PACHELBEL Un orage d'avril

  • Musicalische Ergötzung, 'Musical entertainment', Partie V in C
  • Wie nichtig? Ach! Wie flüchtig
  • Musicalische Ergötzung, 'Musical entertainment', Partie II in C minor
  • Das Gewitter im Aprilen
  • Musicalische Ergötzung, 'Musical entertainment', Partie VI in B flat
  • Musicalische Ergötzung, 'Musical entertainment', Partie a 4 in G
  • Mein Leben, dessen Creutz für mich
  • Musicalische Ergötzung, 'Musical entertainment', Partie III in E flat
  • Musicalische Ergötzung, 'Musical entertainment', Partie IV in E minor
  • Guter Walther unser Raths
  • Musicalische Ergötzung, 'Musical entertainment', Partie I in F
  • O großes Musenliecht
  • Canon and Gigue

The title of this release and the glowering skyscape on its cover are pure marketing – the piece from which the title comes is not about April weather at all – but I don’t think anyone lured by it into buying a disc of 17th-century chamber music need feel aggrieved. We don’t get enough reminders that Pachelbel was a real composer of quality chamber music, yet here is his complete Musikalische Ergötzung of 1695, consisting of six ‘Parthien’ (or suites) for two violins and continuo. Add in a seventh, unpublished suite, six secular songs and the Canon and Gigue, and these are ‘musical pleasures’ indeed.

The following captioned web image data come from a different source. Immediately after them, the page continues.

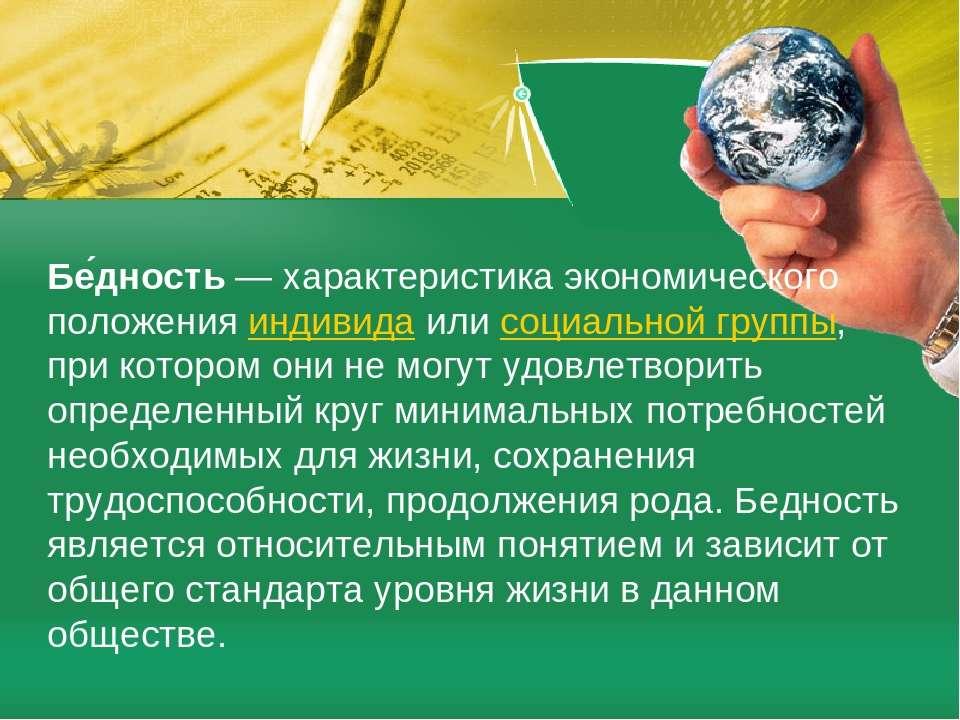 Бе дность— характеристика экономического положенияиндивидаилисоциальной г...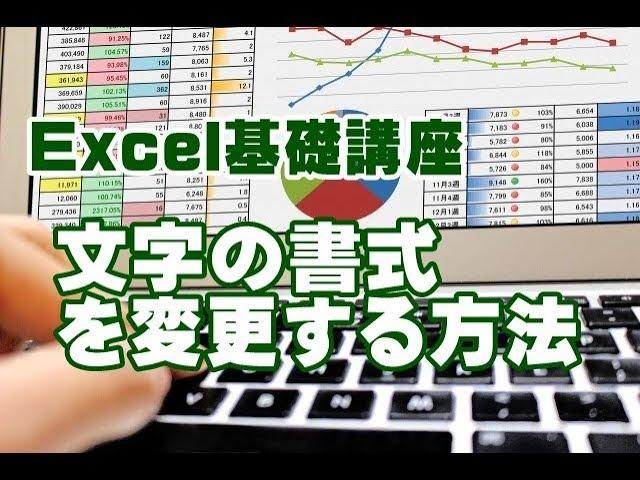 Excel 基礎 文字 書式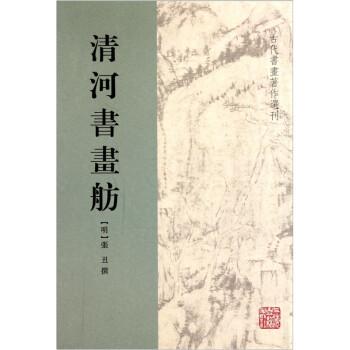 清河书画舫 PDF版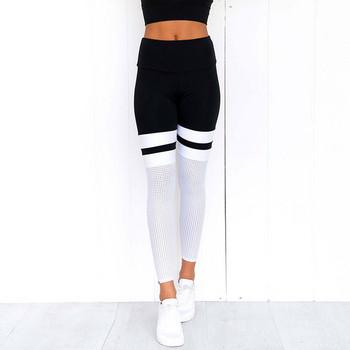 Дамски спортен клин с висока талия в черно-бял цвят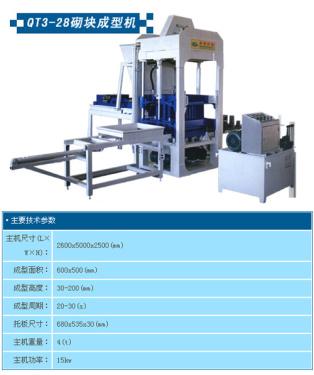 长盛机械QT3-28砌块成型机砖机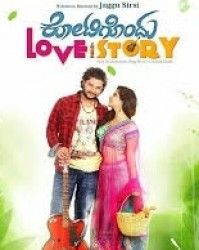 Kotigond Love Story Movie Poster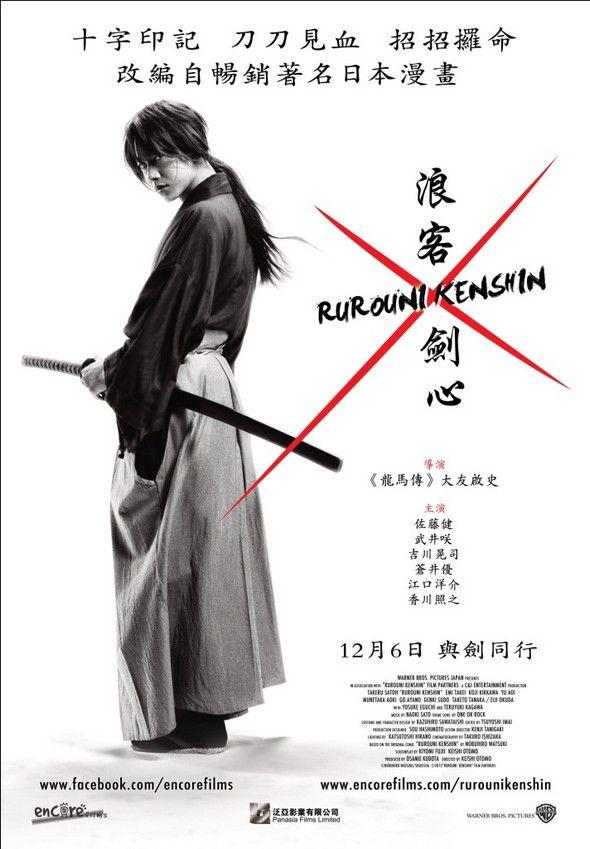 浪客劍心 (Rurouni Kenshin) 01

If April is a red herring, the presence elsewhere in the artwork of Brueghel is more apt, for Pachelbel’s music has a strong sense of connection with the world. The songs deal feelingly with death, the perfidy of princes (that’s the April showers one), ‘Good Councillor Walther’ and a nameless patron, while the suites, for all their restless counterpoint, never lose touch with their grounded choreographic roots. Fine music, then, but not rarefied.

In Gli Incogniti it finds itself in expert hands. There is depth and sweetness to their sound, clarity and busyness to their counterpoint, and buoyancy to their expression of rhythm and line. They are as able to inhabit serious melancholy (in Partie IV for instance) as to access a sense of fun for dances such as the Aria of the ‘Partie a 4’ (to which they add a rat-a-tat finger-on-wood accompaniment) or in the occasional playful burst of pizzicato. Likewise, in the unassumingly strophic songs, they can quickly summon a mood, most movingly when viola-comforted death is the subject; Hans Jörg Mammel’s clear but plangent tenor helps, though I wish he had more ease of movement. The Canon is intelligently done, its slowly changing countenance subtly observed, and closing not in grandiose climax but gentle farewell. Less chiselled than London Baroque’s muscly 1994 recording, and more in tune than that of Les Cyclopes (7/95), this release is well worth your time.